==== Records shown ====
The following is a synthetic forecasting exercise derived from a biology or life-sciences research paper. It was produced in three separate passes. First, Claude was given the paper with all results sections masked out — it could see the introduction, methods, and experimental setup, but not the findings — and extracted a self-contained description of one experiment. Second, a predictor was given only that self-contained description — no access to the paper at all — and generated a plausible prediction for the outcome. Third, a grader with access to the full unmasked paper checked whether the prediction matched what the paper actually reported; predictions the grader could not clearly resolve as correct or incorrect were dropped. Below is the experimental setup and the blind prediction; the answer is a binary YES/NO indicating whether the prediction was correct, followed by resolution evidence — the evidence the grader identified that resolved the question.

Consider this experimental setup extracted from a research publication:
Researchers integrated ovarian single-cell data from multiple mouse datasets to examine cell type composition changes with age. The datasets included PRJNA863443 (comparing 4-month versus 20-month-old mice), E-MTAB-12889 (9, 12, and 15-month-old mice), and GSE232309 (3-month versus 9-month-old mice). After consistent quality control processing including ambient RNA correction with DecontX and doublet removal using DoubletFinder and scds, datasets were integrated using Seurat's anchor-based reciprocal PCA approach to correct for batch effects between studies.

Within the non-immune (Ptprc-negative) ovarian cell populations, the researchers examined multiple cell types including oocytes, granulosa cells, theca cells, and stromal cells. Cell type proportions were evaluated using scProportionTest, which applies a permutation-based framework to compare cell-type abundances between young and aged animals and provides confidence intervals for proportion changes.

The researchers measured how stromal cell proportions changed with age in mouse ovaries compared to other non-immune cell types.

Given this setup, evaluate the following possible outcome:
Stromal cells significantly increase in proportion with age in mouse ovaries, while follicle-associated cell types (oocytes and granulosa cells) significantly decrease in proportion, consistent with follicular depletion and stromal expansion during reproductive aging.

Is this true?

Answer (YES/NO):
====
==== Records shown ====
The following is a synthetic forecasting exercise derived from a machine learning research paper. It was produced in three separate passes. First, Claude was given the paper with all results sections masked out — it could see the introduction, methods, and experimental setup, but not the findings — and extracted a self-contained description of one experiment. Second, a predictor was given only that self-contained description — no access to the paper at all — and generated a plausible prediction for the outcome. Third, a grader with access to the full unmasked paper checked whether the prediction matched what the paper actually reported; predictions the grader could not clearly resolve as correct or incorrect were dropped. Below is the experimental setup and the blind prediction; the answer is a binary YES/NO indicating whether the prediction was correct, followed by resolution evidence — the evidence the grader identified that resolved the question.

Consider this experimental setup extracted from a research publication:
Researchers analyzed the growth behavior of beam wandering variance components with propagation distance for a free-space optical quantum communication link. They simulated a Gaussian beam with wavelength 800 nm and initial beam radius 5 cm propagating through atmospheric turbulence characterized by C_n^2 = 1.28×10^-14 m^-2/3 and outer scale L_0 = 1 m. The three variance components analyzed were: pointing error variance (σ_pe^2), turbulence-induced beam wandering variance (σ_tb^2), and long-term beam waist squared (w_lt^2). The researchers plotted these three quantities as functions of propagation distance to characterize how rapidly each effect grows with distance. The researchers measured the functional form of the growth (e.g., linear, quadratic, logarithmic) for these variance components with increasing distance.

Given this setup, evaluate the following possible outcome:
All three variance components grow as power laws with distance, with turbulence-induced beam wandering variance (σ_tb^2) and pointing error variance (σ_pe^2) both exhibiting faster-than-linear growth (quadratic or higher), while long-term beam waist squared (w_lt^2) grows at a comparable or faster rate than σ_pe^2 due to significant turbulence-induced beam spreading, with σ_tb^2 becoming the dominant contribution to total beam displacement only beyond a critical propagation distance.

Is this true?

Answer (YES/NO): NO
====
_Task instructions_
Your answer must be a copy of every line in the data above that holds the string "measured".

_Answer to this exercise_
The researchers measured how stromal cell proportions changed with age in mouse ovaries compared to other non-immune cell types.
Researchers analyzed the growth behavior of beam wandering variance components with propagation distance for a free-space optical quantum communication link. They simulated a Gaussian beam with wavelength 800 nm and initial beam radius 5 cm propagating through atmospheric turbulence characterized by C_n^2 = 1.28×10^-14 m^-2/3 and outer scale L_0 = 1 m. The three variance components analyzed were: pointing error variance (σ_pe^2), turbulence-induced beam wandering variance (σ_tb^2), and long-term beam waist squared (w_lt^2). The researchers plotted these three quantities as functions of propagation distance to characterize how rapidly each effect grows with distance. The researchers measured the functional form of the growth (e.g., linear, quadratic, logarithmic) for these variance components with increasing distance.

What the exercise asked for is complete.